In this set of notes, we describe the basic analytic structure theory of Lie groups, by relating them to the simpler concept of a Lie algebra. Roughly speaking, the Lie algebra encodes the “infinitesimal” structure of a Lie group, but is a simpler object, being a vector space rather than a nonlinear manifold. Nevertheless, thanks to the fundamental theorems of Lie, the Lie algebra can be used to reconstruct the Lie group (at a local level, at least), by means of the exponential map and the Baker-Campbell-Hausdorff formula. As such, the local theory of Lie groups is completely described (in principle, at least) by the theory of Lie algebras, which leads to a number of useful consequences, such as the following:

• (Local Lie implies Lie) A topological group ${G}$ is Lie (i.e. it is isomorphic to a Lie group) if and only if it is locally Lie (i.e. the group operations are smooth near the origin).
• (Uniqueness of Lie structure) A topological group has at most one smooth structure on it that makes it Lie.
• (Weak regularity implies strong regularity, I) Lie groups are automatically real analytic. (In fact one only needs a “local ${C^{1,1}}$” regularity on the group structure to obtain real analyticity.)
• (Weak regularity implies strong regularity, II) A continuous homomorphism from one Lie group to another is automatically smooth (and real analytic).

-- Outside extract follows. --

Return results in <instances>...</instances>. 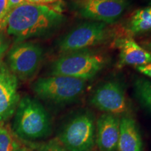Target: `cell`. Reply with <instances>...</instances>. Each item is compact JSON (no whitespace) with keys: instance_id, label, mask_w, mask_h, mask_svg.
<instances>
[{"instance_id":"1","label":"cell","mask_w":151,"mask_h":151,"mask_svg":"<svg viewBox=\"0 0 151 151\" xmlns=\"http://www.w3.org/2000/svg\"><path fill=\"white\" fill-rule=\"evenodd\" d=\"M65 17L59 9L46 4L24 3L7 14L0 29H6L16 42L41 37L51 32L63 22Z\"/></svg>"},{"instance_id":"2","label":"cell","mask_w":151,"mask_h":151,"mask_svg":"<svg viewBox=\"0 0 151 151\" xmlns=\"http://www.w3.org/2000/svg\"><path fill=\"white\" fill-rule=\"evenodd\" d=\"M13 132L22 140H35L45 137L50 132V120L43 105L35 98L24 96L16 110Z\"/></svg>"},{"instance_id":"3","label":"cell","mask_w":151,"mask_h":151,"mask_svg":"<svg viewBox=\"0 0 151 151\" xmlns=\"http://www.w3.org/2000/svg\"><path fill=\"white\" fill-rule=\"evenodd\" d=\"M105 65L104 57L88 50L69 52L52 64L50 76H65L87 81L97 75Z\"/></svg>"},{"instance_id":"4","label":"cell","mask_w":151,"mask_h":151,"mask_svg":"<svg viewBox=\"0 0 151 151\" xmlns=\"http://www.w3.org/2000/svg\"><path fill=\"white\" fill-rule=\"evenodd\" d=\"M86 81L65 76H50L39 78L34 83L32 90L39 98L55 104L72 102L83 93Z\"/></svg>"},{"instance_id":"5","label":"cell","mask_w":151,"mask_h":151,"mask_svg":"<svg viewBox=\"0 0 151 151\" xmlns=\"http://www.w3.org/2000/svg\"><path fill=\"white\" fill-rule=\"evenodd\" d=\"M108 24L92 21L83 23L67 33L58 43L62 53L81 51L101 44L108 40L110 29Z\"/></svg>"},{"instance_id":"6","label":"cell","mask_w":151,"mask_h":151,"mask_svg":"<svg viewBox=\"0 0 151 151\" xmlns=\"http://www.w3.org/2000/svg\"><path fill=\"white\" fill-rule=\"evenodd\" d=\"M43 59V51L40 46L22 41L16 43L9 50L7 66L17 78L27 81L37 74Z\"/></svg>"},{"instance_id":"7","label":"cell","mask_w":151,"mask_h":151,"mask_svg":"<svg viewBox=\"0 0 151 151\" xmlns=\"http://www.w3.org/2000/svg\"><path fill=\"white\" fill-rule=\"evenodd\" d=\"M59 140L67 151H89L94 144V118L89 113L76 116L66 124Z\"/></svg>"},{"instance_id":"8","label":"cell","mask_w":151,"mask_h":151,"mask_svg":"<svg viewBox=\"0 0 151 151\" xmlns=\"http://www.w3.org/2000/svg\"><path fill=\"white\" fill-rule=\"evenodd\" d=\"M90 102L100 111L113 116L122 114L127 109L124 90L116 81H107L101 85L92 94Z\"/></svg>"},{"instance_id":"9","label":"cell","mask_w":151,"mask_h":151,"mask_svg":"<svg viewBox=\"0 0 151 151\" xmlns=\"http://www.w3.org/2000/svg\"><path fill=\"white\" fill-rule=\"evenodd\" d=\"M127 6V0H84L80 13L86 18L110 24L122 16Z\"/></svg>"},{"instance_id":"10","label":"cell","mask_w":151,"mask_h":151,"mask_svg":"<svg viewBox=\"0 0 151 151\" xmlns=\"http://www.w3.org/2000/svg\"><path fill=\"white\" fill-rule=\"evenodd\" d=\"M20 99L18 78L0 60V122L6 121L14 114Z\"/></svg>"},{"instance_id":"11","label":"cell","mask_w":151,"mask_h":151,"mask_svg":"<svg viewBox=\"0 0 151 151\" xmlns=\"http://www.w3.org/2000/svg\"><path fill=\"white\" fill-rule=\"evenodd\" d=\"M120 120L116 116L104 113L97 122L96 142L101 151H116L120 134Z\"/></svg>"},{"instance_id":"12","label":"cell","mask_w":151,"mask_h":151,"mask_svg":"<svg viewBox=\"0 0 151 151\" xmlns=\"http://www.w3.org/2000/svg\"><path fill=\"white\" fill-rule=\"evenodd\" d=\"M116 45L120 50L118 67L126 65L137 67L151 63V52L138 44L130 36L119 38Z\"/></svg>"},{"instance_id":"13","label":"cell","mask_w":151,"mask_h":151,"mask_svg":"<svg viewBox=\"0 0 151 151\" xmlns=\"http://www.w3.org/2000/svg\"><path fill=\"white\" fill-rule=\"evenodd\" d=\"M143 143L134 119L123 117L120 120L117 151H142Z\"/></svg>"},{"instance_id":"14","label":"cell","mask_w":151,"mask_h":151,"mask_svg":"<svg viewBox=\"0 0 151 151\" xmlns=\"http://www.w3.org/2000/svg\"><path fill=\"white\" fill-rule=\"evenodd\" d=\"M129 27L130 32L134 35L151 29V14L148 8L135 11L130 20Z\"/></svg>"},{"instance_id":"15","label":"cell","mask_w":151,"mask_h":151,"mask_svg":"<svg viewBox=\"0 0 151 151\" xmlns=\"http://www.w3.org/2000/svg\"><path fill=\"white\" fill-rule=\"evenodd\" d=\"M16 137L4 122H0V151H23Z\"/></svg>"},{"instance_id":"16","label":"cell","mask_w":151,"mask_h":151,"mask_svg":"<svg viewBox=\"0 0 151 151\" xmlns=\"http://www.w3.org/2000/svg\"><path fill=\"white\" fill-rule=\"evenodd\" d=\"M137 97L142 104L151 111V82L144 78H137L134 82Z\"/></svg>"},{"instance_id":"17","label":"cell","mask_w":151,"mask_h":151,"mask_svg":"<svg viewBox=\"0 0 151 151\" xmlns=\"http://www.w3.org/2000/svg\"><path fill=\"white\" fill-rule=\"evenodd\" d=\"M39 151H67L59 139H52L41 146Z\"/></svg>"},{"instance_id":"18","label":"cell","mask_w":151,"mask_h":151,"mask_svg":"<svg viewBox=\"0 0 151 151\" xmlns=\"http://www.w3.org/2000/svg\"><path fill=\"white\" fill-rule=\"evenodd\" d=\"M8 1L9 0H0V27L8 14Z\"/></svg>"},{"instance_id":"19","label":"cell","mask_w":151,"mask_h":151,"mask_svg":"<svg viewBox=\"0 0 151 151\" xmlns=\"http://www.w3.org/2000/svg\"><path fill=\"white\" fill-rule=\"evenodd\" d=\"M137 69L139 72L151 78V63H149L146 65L137 67Z\"/></svg>"},{"instance_id":"20","label":"cell","mask_w":151,"mask_h":151,"mask_svg":"<svg viewBox=\"0 0 151 151\" xmlns=\"http://www.w3.org/2000/svg\"><path fill=\"white\" fill-rule=\"evenodd\" d=\"M27 2V0H9L8 1V14L10 11L22 4Z\"/></svg>"},{"instance_id":"21","label":"cell","mask_w":151,"mask_h":151,"mask_svg":"<svg viewBox=\"0 0 151 151\" xmlns=\"http://www.w3.org/2000/svg\"><path fill=\"white\" fill-rule=\"evenodd\" d=\"M8 46L9 43L6 41L5 37H4V36L0 33V59L7 50Z\"/></svg>"},{"instance_id":"22","label":"cell","mask_w":151,"mask_h":151,"mask_svg":"<svg viewBox=\"0 0 151 151\" xmlns=\"http://www.w3.org/2000/svg\"><path fill=\"white\" fill-rule=\"evenodd\" d=\"M143 46H144L143 48L146 49L147 50H148L149 52H151V39L143 42Z\"/></svg>"},{"instance_id":"23","label":"cell","mask_w":151,"mask_h":151,"mask_svg":"<svg viewBox=\"0 0 151 151\" xmlns=\"http://www.w3.org/2000/svg\"><path fill=\"white\" fill-rule=\"evenodd\" d=\"M27 2L32 4H43V0H27Z\"/></svg>"},{"instance_id":"24","label":"cell","mask_w":151,"mask_h":151,"mask_svg":"<svg viewBox=\"0 0 151 151\" xmlns=\"http://www.w3.org/2000/svg\"><path fill=\"white\" fill-rule=\"evenodd\" d=\"M59 0H43V4H52L55 3L57 1H58Z\"/></svg>"},{"instance_id":"25","label":"cell","mask_w":151,"mask_h":151,"mask_svg":"<svg viewBox=\"0 0 151 151\" xmlns=\"http://www.w3.org/2000/svg\"><path fill=\"white\" fill-rule=\"evenodd\" d=\"M148 11L150 12V14H151V7H148Z\"/></svg>"},{"instance_id":"26","label":"cell","mask_w":151,"mask_h":151,"mask_svg":"<svg viewBox=\"0 0 151 151\" xmlns=\"http://www.w3.org/2000/svg\"><path fill=\"white\" fill-rule=\"evenodd\" d=\"M150 4H151V1H150Z\"/></svg>"}]
</instances>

The connection between Lie groups and Lie algebras also highlights the role of one-parameter subgroups of a topological group, which will play a central role in the solution of Hilbert’s fifth problem.

We note that there is also a very important algebraic structure theory of Lie groups and Lie algebras, in which the Lie algebra is split into solvable and semisimple components, with the latter being decomposed further into simple components, which can then be completely classified using Dynkin diagrams. This classification is of fundamental importance in many areas of mathematics (e.g. representation theory, arithmetic geometry, and group theory), and many of the deeper facts about Lie groups and Lie algebras are proven via this classification (although in such cases it can be of interest to also find alternate proofs that avoid the classification). However, it turns out that we will not need this theory in this course, and so we will not discuss it further here (though it can of course be found in any graduate text on Lie groups and Lie algebras).